START RECORD EXCERPTS

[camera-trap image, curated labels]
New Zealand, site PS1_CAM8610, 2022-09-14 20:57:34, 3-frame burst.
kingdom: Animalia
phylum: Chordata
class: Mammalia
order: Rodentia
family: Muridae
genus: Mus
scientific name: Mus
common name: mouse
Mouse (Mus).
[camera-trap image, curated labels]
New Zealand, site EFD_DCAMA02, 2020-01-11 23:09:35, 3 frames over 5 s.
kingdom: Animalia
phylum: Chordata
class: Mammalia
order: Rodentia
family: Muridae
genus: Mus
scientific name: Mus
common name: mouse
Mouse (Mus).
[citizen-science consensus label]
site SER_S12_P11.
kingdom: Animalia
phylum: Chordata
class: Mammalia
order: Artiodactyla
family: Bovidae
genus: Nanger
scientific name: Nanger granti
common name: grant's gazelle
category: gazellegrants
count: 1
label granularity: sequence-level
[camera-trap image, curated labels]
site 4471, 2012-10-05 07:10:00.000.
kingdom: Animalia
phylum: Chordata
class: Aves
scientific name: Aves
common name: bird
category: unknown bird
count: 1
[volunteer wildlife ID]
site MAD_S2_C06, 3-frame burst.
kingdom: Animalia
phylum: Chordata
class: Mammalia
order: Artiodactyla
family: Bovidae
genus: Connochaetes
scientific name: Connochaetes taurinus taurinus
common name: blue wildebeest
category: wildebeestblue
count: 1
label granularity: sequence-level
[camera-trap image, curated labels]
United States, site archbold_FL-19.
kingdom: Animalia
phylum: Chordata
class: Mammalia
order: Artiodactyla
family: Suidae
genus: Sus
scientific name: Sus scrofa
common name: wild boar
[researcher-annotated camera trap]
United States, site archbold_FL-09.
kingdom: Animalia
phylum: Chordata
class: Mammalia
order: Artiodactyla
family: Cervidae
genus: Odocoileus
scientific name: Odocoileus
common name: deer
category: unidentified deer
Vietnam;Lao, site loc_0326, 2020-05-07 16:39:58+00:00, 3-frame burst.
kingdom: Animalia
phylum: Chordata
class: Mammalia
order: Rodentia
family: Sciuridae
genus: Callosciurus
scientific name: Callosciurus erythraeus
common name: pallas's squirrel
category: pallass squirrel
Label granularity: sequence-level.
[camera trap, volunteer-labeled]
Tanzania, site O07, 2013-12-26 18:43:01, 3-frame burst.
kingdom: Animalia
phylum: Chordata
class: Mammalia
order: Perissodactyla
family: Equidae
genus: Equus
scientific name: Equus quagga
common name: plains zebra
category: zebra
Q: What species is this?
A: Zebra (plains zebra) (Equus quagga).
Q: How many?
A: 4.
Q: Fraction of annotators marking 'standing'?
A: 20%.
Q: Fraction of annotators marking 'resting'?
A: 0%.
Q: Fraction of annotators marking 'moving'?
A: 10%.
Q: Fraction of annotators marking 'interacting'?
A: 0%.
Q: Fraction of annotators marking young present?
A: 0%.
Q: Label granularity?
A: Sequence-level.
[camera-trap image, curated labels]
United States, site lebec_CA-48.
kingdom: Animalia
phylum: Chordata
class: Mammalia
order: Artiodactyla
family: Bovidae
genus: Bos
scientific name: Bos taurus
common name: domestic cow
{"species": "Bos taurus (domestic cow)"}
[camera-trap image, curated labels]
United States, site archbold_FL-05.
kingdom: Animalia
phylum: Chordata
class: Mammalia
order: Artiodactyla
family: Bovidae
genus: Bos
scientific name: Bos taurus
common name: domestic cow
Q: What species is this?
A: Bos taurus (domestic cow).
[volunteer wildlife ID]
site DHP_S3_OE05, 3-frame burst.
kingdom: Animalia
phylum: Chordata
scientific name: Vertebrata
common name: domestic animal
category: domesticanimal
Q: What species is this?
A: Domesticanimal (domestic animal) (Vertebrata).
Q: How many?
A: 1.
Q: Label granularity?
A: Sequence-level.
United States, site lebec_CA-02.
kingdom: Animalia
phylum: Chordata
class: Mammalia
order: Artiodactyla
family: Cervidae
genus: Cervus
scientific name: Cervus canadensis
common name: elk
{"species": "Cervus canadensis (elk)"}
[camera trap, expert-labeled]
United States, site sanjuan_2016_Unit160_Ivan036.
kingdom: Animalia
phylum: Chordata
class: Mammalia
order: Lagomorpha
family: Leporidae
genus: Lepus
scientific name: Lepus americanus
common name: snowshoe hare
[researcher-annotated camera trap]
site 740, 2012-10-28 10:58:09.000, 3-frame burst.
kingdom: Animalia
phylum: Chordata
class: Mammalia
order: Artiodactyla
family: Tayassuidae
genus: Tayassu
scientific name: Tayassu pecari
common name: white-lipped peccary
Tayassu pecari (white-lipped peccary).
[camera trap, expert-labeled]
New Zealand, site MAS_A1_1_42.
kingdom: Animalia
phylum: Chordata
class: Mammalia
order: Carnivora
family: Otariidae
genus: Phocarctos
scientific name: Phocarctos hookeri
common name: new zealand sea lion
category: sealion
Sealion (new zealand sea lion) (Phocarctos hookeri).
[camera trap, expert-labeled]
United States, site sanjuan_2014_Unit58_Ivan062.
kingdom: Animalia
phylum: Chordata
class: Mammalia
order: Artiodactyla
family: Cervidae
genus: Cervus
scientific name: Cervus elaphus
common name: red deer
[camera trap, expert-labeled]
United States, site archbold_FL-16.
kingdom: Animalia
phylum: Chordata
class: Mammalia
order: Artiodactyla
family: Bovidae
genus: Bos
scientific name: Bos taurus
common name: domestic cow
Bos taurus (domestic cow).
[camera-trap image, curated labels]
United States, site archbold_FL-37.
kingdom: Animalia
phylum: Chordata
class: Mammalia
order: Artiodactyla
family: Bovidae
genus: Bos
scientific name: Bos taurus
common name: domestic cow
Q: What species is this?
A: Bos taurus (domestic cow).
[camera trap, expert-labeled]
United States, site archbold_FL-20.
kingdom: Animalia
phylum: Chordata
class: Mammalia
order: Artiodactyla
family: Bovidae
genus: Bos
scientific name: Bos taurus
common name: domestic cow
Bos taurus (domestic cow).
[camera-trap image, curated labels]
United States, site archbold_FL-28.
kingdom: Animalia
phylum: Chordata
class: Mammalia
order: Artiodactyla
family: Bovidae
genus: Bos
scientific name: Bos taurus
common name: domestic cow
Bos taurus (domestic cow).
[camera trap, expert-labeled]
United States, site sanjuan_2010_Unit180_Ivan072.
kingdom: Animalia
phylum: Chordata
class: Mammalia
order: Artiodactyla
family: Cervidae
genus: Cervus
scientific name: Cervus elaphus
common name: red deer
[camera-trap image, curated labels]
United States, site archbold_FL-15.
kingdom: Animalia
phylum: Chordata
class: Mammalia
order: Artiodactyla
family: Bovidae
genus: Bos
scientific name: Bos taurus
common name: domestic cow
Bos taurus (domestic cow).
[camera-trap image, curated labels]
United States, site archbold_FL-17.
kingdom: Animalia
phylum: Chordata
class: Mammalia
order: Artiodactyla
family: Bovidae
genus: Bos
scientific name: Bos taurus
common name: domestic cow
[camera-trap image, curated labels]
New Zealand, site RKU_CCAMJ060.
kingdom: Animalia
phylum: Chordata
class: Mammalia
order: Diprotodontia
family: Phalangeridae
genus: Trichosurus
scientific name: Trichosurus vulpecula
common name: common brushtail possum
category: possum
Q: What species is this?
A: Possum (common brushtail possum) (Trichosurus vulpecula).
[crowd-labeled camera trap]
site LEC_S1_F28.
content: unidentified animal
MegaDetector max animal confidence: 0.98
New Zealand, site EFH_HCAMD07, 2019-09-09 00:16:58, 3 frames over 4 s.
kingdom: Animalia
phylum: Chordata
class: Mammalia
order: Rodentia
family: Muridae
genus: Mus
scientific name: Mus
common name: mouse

END RECORD EXCERPTS

■ WHAT IS EXPECTED ■
Return only the lines running from the line with "order: Diprotodontia" to the last line of the records, both included, exactly as written.

■ TASK ANSWER ■
order: Diprotodontia
family: Phalangeridae
genus: Trichosurus
scientific name: Trichosurus vulpecula
common name: common brushtail possum
category: possum
Q: What species is this?
A: Possum (common brushtail possum) (Trichosurus vulpecula).
[crowd-labeled camera trap]
site LEC_S1_F28.
content: unidentified animal
MegaDetector max animal confidence: 0.98
New Zealand, site EFH_HCAMD07, 2019-09-09 00:16:58, 3 frames over 4 s.
kingdom: Animalia
phylum: Chordata
class: Mammalia
order: Rodentia
family: Muridae
genus: Mus
scientific name: Mus
common name: mouse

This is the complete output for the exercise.